Third day in Cape Town and Tuesday was the first work day. In the morning I was taken to Cape flats, where University of Western Cape (UWC) is situated. There are three universities situated in Cape Town and UWC is the smallest. University of Cape Town and Stellenbosch University are the biggest. TUAS has a NSS LIS Network program with UWC (among others) and this is why I was spending the day here, touring the library, giving a lecture to students and a public lecture. The university visit will continue on Wednesday in a satellite conference they are organizing.
UWC was established in 1959 to be the national university for the “coloured” people. The institution got a university status in 1970. The university has had a profile of unity and equity.  In 1982 the university formally resigned from apartheid thinking. At the moment the university is raising the research profile and the department of library and information science has 9 doctoral students.
The visit to the library was very homely! Hundreds of students working, a lot of working spaces, what we do not see in Finland in those numbers. The library is a hotspot of the campus! I was taken to a tour around and learned that because of the poorer financial conditions of the students (compared to the other two universities in the area), the library has done a lot to help out the students. They are for example giving out long time lending of course books to students for the whole year. They have been able to but a lot of material for this purpose because a large donation from Desmond Tutu. A lot of computer areas and printers are provided for the use of the students.
The student fees for a year go up to 1000 € per year. The library is also employing some 50 students do work in the lending desks and diminish in that way the payment of tuitions. Tuitions is one of the reasons for quite a number of people dropping out.  Still the tuitions are lowest here compared to other local universities. The university has also invested in giving more possibilities to disabled students and they at the moment have the best possibilities for disabled students to study.

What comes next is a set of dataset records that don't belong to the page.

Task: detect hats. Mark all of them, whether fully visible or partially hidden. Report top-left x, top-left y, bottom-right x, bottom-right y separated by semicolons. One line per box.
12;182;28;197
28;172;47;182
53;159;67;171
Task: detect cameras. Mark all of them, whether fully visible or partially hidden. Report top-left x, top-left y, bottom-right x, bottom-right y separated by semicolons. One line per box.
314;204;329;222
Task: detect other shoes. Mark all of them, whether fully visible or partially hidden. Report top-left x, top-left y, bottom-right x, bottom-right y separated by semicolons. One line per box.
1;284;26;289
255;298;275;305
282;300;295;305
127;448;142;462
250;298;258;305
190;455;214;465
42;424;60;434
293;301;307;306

The university library is also very active in implementing information literacy issues to teaching students. In collaboration with the library and information department, the library has this year adopted the renewed ACRL information literacy framework to the needs of the university library. The experiences until now have been really promising. A view of the framework will most likely be a subject of a blogpost later on. A discussion with the IL librarian Shehaamah Mohamed was very interesting and we will keep contact in the future.

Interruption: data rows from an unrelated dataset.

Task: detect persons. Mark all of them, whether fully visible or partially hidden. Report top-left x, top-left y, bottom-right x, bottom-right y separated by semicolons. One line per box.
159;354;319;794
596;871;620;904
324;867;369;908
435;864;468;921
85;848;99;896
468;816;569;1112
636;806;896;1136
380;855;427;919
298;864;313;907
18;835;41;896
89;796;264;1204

I gave two lectures during this day. First was to the second year LIS students about my research in information literacy conceptions. There were about 15 students present, well done considering that this was not their normal day for lectures. The second was a public lecture presenting Turku University of Applied Sciences and what is the role of school libraries and public libraries in learning in Finland. The participants were from the university library, school library interest group, students and also public library librarians.

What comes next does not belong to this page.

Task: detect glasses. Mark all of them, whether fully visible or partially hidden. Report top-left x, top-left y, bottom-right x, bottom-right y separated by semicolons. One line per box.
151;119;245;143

After a several discussions with Head of the Department Sandy Zinn and all the people I met that day, it is clear that we are facing similar issues. How is library seen as a space for learning? How must information literacy teaching be implemented and how to collaborate with schools?
 



 


tiistai 4. elokuuta 2015

Shaking the holiday off in the eve of IFLA conference



During the next few weeks the blog posts will be in English. I am soon heading to South Africa, to Cape Town to be precise. I will be a guest lecturer in the University of Western Cape and attending IFLA - World Library and Information Conference.
At the UWC I will be visiting the Department of Library and Information Science and giving two lectures: one concerning my own doctoral studies and one concerning the school libraries and information literacy from a Finnish perspective. I will also be meeting a fellow doctoral student.
The next week will consist of a presentation in IFLA School library session and school library visits. And the conference of course. I will be bloggin of different satellite meetings, sessions and speaches as well as of other notions and experiences during the trip. 
Expecting a very interesting, inspiring, and exiting visit!